July 15, 2016 — 9:43 pm
I don’t mean to name-drop, but our new Home Secretary is the MP for nearby Hastings and Rye and, somewhere out there, there’s a picture of me standing next to her.
She’s a squishy, warmenist cow. *spit*
To celebrate my awesome new video card, I bought the last expansion to the Witcher 3, Blood and Wine. I haven’t played that game since February. Is it sad that I was really pleased and happy to see Geralt again?

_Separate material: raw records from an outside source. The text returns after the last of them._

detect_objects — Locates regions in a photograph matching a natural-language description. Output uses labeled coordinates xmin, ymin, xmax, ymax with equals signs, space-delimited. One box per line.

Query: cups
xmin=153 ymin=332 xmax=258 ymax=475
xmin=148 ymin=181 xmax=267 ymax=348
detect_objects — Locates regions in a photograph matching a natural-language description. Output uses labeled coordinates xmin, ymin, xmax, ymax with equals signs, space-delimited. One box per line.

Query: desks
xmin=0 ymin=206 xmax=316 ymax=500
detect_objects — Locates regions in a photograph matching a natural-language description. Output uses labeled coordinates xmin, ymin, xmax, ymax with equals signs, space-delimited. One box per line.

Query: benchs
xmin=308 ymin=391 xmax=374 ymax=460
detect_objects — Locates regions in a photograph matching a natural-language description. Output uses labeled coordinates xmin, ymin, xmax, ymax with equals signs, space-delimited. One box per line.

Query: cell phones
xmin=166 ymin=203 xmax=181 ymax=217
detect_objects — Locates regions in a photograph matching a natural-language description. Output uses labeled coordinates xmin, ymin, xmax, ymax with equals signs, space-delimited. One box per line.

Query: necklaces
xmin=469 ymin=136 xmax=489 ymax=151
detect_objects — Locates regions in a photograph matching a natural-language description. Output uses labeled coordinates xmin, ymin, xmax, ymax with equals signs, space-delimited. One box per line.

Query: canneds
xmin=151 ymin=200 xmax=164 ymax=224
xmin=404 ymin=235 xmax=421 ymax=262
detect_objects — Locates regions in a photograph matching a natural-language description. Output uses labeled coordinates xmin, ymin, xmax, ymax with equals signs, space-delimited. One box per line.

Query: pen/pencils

Yes, that is definitely sad.
July 14, 2016 — 9:30 pm
By gum, that’s a big-ass video card. It fit in the case, just. For an awful moment, I thought I didn’t have the right power connector — the old one had two banks of six pins, and this one had a bank of six and a bank of eight — but I found that my old power supply had an extra two pin connector zip-tied to the cable for just such an eventuality.
‘Scuse me, I’m off to play the Witcher Wild Hunt, with that last bit of new DLC.
Oh, by the way, I haven’t disabled the rating system, it’s just not working somehow. I started to hunt down the problem and fix it, but I’m kind of torn. On the one hand, I really liked being able to rate comments, but on the other hand I didn’t think this particular widget was very good. Sometimes I had to refresh the page before my vote would take, and the rating thingie popped up at unwanted times sometimes.
Did y’all have problems with it, too?
July 13, 2016 — 7:04 pm
Heyyyyyy wait, that’s only eight! I was robbed, random internet article!
I know what you’re thinking: what is that there purty Satan bird with the wicked horns and where can I get me one of them? From the link, I guess it’s either an Appenzeller, Crevecoeur, Houdan, La Fleche or Sultan. Yeah, I dunno either.
Not obvious in the picture: the strawberry comb is more of a raspberry comb, with a deep indentation in the middle. Couldn’t help thinking about all the shit that would get in there and get infected and stuff.
Chickens have the best resting bitchfaces in the aminal kingdom, don’t they?
The Labour Party is descending into farce. Jeremy Corbyn is a bugfuck-crazy Marxist Bernie Sanders type. He won party leadership by a huge margin because the chirruns love him, but he’s electoral poison. The other Labour MP’s have tried in vain to kick him out of the nest, so they put his deputy up to run against him for leadership. In fact, they weren’t even going to put his name on the ballot at all, but they lost their nerve on that. The chirruns would kill them. They’re already throwing bricks through his challenger’s headquarters window.
I’d enjoy the hell out of this if the Tories weren’t such shit right now.
See? I’ll make you beg for chikken blogging!
July 12, 2016 — 9:40 pm
Ladies and gentlemen, our new Prime Minister. After a firehose of yellow journalism was turned on any competitors until they all dropped out, there will not even be a vote of the party faithful. She will be installed this week.
By way of introduction, this is the woman who coined the term “the nasty party” for her own party — and it wasn’t a compliment. She often sounds more Labour than Tory. She speaks approvingly of taxes as “the price we pay to live in a civilized society” (like they don’t pay taxes in the world’s shit-holes). She’s been our Home Secretary for the past six years, and has made a reputation as an appeaser and squish.
In short, a dreadful choice.
And my bike is still busted. But my new video card is on the way!